Abstract

Extreme-scale transmissions exhibit schedules dependent upon the equipment used to generate data, availability of the collaborators who will investigate and analyze the data, and the availability of storage and supercomputing resources, which must be dedicated to distribution, backup, computation, and visualization of data. Given such a wide array of dependencies, these applications, which are often scientific in nature, offer the luxury of in-advance reservation of network resources prior to the demand uptimes. Advance reservation (AR) allows for efficient scheduling around or in cooperation with competing reservations from other applications. This work focuses on static inputs to two classifications of AR demands: with and without sliding-window flexibility.
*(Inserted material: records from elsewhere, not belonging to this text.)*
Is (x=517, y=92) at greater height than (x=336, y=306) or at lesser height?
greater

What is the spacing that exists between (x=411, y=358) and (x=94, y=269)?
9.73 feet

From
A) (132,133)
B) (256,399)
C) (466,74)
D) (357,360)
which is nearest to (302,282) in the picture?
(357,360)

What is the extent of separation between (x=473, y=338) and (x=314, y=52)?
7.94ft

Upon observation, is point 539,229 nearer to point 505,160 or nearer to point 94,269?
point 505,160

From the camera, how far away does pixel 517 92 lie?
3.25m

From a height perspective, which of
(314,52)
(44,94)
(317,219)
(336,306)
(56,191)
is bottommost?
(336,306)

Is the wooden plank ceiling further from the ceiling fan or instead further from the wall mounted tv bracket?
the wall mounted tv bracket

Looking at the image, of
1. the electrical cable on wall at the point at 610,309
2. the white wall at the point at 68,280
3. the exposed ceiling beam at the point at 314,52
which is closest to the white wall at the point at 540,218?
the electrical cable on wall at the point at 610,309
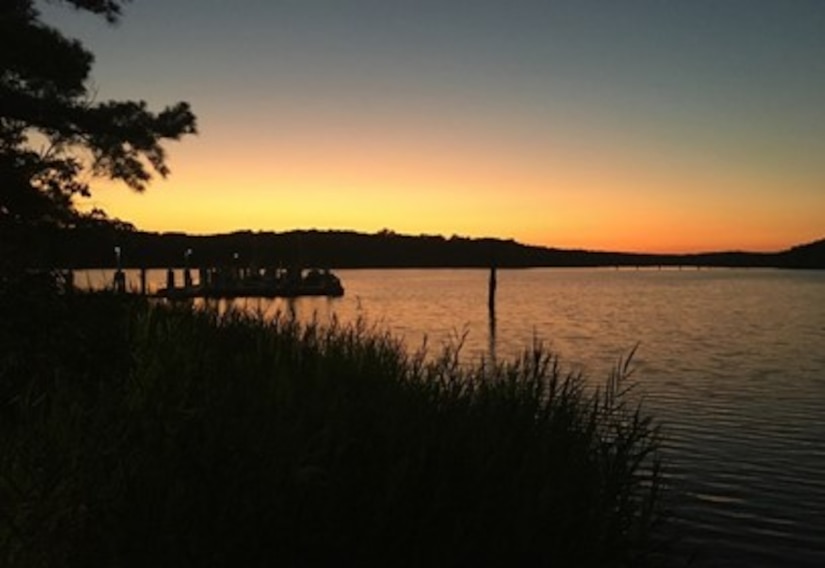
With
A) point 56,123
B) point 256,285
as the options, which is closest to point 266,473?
point 56,123

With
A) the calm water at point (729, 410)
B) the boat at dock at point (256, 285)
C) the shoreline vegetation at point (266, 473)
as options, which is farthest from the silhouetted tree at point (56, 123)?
the boat at dock at point (256, 285)

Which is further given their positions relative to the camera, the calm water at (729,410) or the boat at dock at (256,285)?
the boat at dock at (256,285)

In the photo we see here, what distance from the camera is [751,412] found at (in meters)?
22.9

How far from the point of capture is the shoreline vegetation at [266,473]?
238 inches

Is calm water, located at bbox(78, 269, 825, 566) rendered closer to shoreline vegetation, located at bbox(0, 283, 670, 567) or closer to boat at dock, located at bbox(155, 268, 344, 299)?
shoreline vegetation, located at bbox(0, 283, 670, 567)

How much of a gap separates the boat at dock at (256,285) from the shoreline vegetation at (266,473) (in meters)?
70.3

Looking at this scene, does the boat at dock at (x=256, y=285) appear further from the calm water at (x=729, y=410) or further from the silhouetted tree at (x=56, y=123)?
the silhouetted tree at (x=56, y=123)

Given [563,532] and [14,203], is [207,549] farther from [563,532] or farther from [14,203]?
[14,203]

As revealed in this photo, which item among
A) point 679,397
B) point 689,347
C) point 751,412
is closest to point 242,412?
point 751,412

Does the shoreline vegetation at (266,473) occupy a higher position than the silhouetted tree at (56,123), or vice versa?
the silhouetted tree at (56,123)

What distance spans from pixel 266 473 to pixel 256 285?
82.6 m

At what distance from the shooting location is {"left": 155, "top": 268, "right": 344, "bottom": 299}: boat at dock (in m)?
81.6

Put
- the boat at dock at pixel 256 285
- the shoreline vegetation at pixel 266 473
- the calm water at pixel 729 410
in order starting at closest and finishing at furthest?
the shoreline vegetation at pixel 266 473 < the calm water at pixel 729 410 < the boat at dock at pixel 256 285

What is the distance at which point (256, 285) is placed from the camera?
3452 inches
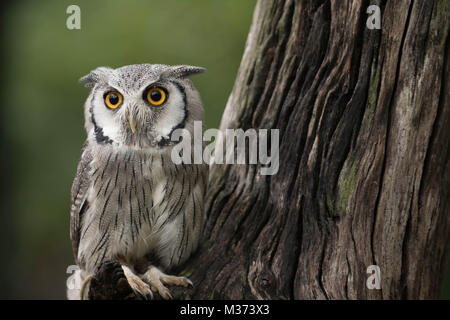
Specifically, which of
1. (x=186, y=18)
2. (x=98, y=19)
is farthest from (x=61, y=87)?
(x=186, y=18)

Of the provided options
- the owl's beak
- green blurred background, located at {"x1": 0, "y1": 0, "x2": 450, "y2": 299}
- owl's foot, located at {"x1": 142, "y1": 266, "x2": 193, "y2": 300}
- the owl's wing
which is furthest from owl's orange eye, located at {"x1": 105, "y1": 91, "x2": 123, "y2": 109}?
green blurred background, located at {"x1": 0, "y1": 0, "x2": 450, "y2": 299}

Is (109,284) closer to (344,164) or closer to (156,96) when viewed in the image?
(156,96)

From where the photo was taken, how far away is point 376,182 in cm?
230

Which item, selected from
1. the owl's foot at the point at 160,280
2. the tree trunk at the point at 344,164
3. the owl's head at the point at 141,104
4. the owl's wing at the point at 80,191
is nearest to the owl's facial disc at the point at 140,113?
the owl's head at the point at 141,104

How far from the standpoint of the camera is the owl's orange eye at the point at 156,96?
2.24m

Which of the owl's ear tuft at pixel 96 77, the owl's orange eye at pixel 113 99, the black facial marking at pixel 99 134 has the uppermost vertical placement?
the owl's ear tuft at pixel 96 77

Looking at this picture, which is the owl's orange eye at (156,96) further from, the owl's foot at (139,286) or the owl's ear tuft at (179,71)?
the owl's foot at (139,286)

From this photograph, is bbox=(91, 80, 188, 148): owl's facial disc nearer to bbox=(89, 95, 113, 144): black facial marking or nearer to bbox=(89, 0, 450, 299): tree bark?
bbox=(89, 95, 113, 144): black facial marking

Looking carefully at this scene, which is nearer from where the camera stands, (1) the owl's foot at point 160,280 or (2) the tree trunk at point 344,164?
(2) the tree trunk at point 344,164

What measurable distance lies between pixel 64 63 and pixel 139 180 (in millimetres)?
2324

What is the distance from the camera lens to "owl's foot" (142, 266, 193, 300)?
241 centimetres

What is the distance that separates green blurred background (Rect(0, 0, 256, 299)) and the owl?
1416 mm

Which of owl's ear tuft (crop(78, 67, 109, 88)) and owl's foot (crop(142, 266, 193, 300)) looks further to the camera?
owl's foot (crop(142, 266, 193, 300))
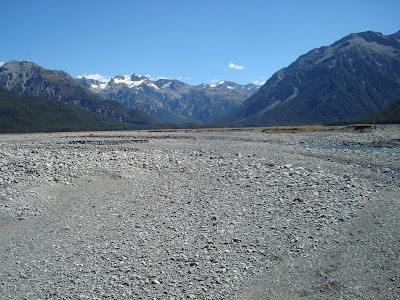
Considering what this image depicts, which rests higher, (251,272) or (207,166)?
(207,166)

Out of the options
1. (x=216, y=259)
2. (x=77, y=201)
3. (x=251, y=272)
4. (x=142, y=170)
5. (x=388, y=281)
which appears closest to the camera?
(x=388, y=281)

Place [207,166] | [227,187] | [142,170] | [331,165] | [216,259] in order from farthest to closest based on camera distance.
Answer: [331,165]
[207,166]
[142,170]
[227,187]
[216,259]

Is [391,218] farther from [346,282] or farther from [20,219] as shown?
[20,219]

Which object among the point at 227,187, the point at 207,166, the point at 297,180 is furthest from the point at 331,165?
the point at 227,187

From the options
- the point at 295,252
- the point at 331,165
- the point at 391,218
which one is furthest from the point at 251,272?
the point at 331,165

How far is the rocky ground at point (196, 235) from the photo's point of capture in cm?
855

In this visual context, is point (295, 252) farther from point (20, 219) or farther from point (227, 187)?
point (20, 219)

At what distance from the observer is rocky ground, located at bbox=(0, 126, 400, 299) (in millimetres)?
8547

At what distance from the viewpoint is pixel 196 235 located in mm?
11625

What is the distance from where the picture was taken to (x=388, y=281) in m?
8.59

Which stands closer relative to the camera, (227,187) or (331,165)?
(227,187)

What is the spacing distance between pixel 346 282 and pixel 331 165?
1952 centimetres

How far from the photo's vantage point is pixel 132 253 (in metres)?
10.3

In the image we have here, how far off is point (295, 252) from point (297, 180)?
9724 millimetres
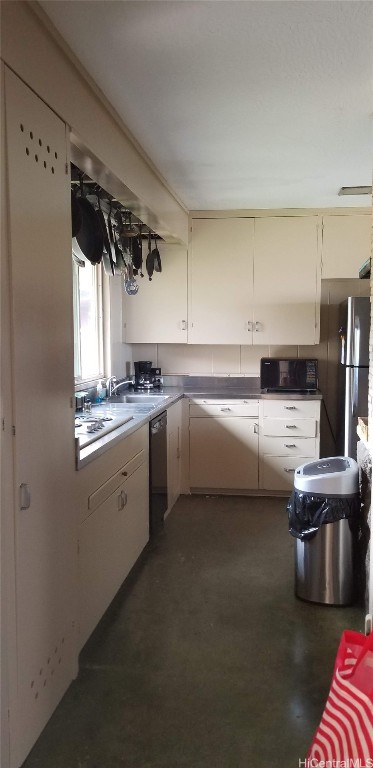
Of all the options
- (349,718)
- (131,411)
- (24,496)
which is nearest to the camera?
(349,718)

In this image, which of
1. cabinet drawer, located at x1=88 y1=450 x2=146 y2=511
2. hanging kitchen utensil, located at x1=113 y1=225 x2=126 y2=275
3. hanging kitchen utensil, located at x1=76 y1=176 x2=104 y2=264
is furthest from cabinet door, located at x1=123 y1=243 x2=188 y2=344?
hanging kitchen utensil, located at x1=76 y1=176 x2=104 y2=264

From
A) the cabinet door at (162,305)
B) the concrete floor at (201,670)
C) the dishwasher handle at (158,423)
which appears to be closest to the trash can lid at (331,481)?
the concrete floor at (201,670)

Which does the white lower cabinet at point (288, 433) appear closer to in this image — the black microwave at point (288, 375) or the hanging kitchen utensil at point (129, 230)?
the black microwave at point (288, 375)

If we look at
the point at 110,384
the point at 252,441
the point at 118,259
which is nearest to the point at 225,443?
the point at 252,441

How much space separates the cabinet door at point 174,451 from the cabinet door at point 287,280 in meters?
1.02

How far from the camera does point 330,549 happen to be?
9.44ft

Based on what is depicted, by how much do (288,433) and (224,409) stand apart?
54 centimetres

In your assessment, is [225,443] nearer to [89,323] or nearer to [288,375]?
[288,375]

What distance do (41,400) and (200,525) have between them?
97.4 inches

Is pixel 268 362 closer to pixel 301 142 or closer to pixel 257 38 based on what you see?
pixel 301 142

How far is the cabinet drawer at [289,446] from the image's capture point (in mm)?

We further introduce the ability for a demand to be assigned to more than one dedicated wavelength at different points throughout its lifetime depending on availability. This λ-switching functionality is incorporated at time-slot granularity, which limits the overhead associated with reconfiguring wavelength resources at runtime and enhances opportunities for scheduling efficiency. A novel λ-switching integer linear program is presented to evaluate this enhancement under varying degrees of temporal flexibility. Detailed and novel proofs are provided, which demonstrate that AR scheduling with and without λ-switching is in the complexity class NP-complete. Conservative heuristics are presented to harness the benefits of λ-switching while lowering the trade-off from transceiver reconfiguration overhead. Lower bounds also are developed as a baseline comparison for these heuristics, and we evaluate these solutions through extensive simulation. We also introduce the notion of considering time-slotted, wavelength-routed networks from the perspective of a finer resource granularity represented by the intersection of the temporal and spectral resource domains.